Looking ahead, many Ohio consumers and business leaders have voiced serious concerns that unless the state installs a new plan after the rate freeze expires at the end of next year, electricity prices could skyrocket. In fact, when Maryland deregulated their electricity market this past summer, some consumers were hit with a 72 percent increase in their monthly electric bill.

In an effort to prevent this doomsday scenario, over the last several months, the Governor, legislators and hundreds of stakeholders have engaged in considerable discussion and debate about possible solutions to the issue. Gov. Strickland got the ball rolling in August when he unveiled a comprehensive energy package aimed at not only protecting against steep electricity rate increases, but also expanding Ohio’s alternative energy portfolio, including emphasis on developing wind, solar, clean coal and hydro power, to name a few.

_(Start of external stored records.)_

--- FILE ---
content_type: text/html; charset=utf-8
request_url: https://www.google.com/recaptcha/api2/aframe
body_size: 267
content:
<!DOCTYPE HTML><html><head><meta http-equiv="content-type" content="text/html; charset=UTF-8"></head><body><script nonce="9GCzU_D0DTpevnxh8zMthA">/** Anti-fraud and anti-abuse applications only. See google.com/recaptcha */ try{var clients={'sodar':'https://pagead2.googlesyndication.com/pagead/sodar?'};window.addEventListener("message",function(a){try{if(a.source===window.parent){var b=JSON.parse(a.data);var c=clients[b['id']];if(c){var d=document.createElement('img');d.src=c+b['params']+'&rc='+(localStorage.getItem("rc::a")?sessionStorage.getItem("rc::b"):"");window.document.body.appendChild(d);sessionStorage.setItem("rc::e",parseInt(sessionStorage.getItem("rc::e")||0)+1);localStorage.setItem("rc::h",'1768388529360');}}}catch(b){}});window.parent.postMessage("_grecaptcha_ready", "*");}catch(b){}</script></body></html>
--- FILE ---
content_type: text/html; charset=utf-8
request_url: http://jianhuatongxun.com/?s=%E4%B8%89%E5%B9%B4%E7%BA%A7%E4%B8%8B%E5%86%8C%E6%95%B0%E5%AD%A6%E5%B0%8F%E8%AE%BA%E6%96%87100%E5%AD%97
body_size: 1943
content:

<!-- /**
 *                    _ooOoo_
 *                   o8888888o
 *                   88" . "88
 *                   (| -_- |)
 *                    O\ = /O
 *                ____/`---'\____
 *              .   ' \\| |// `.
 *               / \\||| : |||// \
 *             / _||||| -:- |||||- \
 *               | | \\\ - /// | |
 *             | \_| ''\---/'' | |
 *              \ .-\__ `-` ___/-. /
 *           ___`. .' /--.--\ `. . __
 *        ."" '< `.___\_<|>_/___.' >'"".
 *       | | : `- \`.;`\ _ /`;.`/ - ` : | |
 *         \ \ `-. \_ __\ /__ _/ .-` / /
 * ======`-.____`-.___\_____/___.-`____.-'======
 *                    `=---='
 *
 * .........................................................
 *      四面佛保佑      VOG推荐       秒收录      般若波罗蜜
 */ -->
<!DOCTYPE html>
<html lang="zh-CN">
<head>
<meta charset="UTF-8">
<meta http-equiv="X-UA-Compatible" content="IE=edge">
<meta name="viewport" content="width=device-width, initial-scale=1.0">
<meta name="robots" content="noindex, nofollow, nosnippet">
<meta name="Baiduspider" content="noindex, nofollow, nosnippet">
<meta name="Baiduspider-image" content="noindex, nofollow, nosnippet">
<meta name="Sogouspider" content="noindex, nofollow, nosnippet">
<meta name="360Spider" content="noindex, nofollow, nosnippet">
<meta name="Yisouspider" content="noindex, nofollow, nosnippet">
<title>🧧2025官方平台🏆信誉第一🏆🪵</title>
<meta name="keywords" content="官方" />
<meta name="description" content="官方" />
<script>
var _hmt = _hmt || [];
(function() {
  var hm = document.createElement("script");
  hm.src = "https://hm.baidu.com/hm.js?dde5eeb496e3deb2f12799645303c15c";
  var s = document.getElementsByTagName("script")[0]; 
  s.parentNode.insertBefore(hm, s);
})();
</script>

Since then, the Senate has worked with interested parties and the Administration to make some key improvements to the Governor’s plan, while keeping intact some of the bigger aspects of the bill, which was introduced in the Senate as Senate Bill 221.

Luckily, SB 221 recognizes the contribution of the coal industry and seeks to utilize clean coal technologies, and as Ohio’s most abundant resource, we must work to ensure coal remains an integral part of our energy future.

It is also important in this push to develop alternative energy markets that we are careful not to artificially drive up the cost of electricity through the use of unproven energy technologies.

SB 221 creates a foundation for Ohio’s energy future, and no matter its outcome, will have a tremendous impact on our economy, the environment and Ohio consumers. Therefore, it is important that we take our time, listen to all sides of the issue and pass a bill that puts Ohio in the best position to succeed now and in the future.

John A. Carey is a member of the Ohio Senate and represents the 17th District.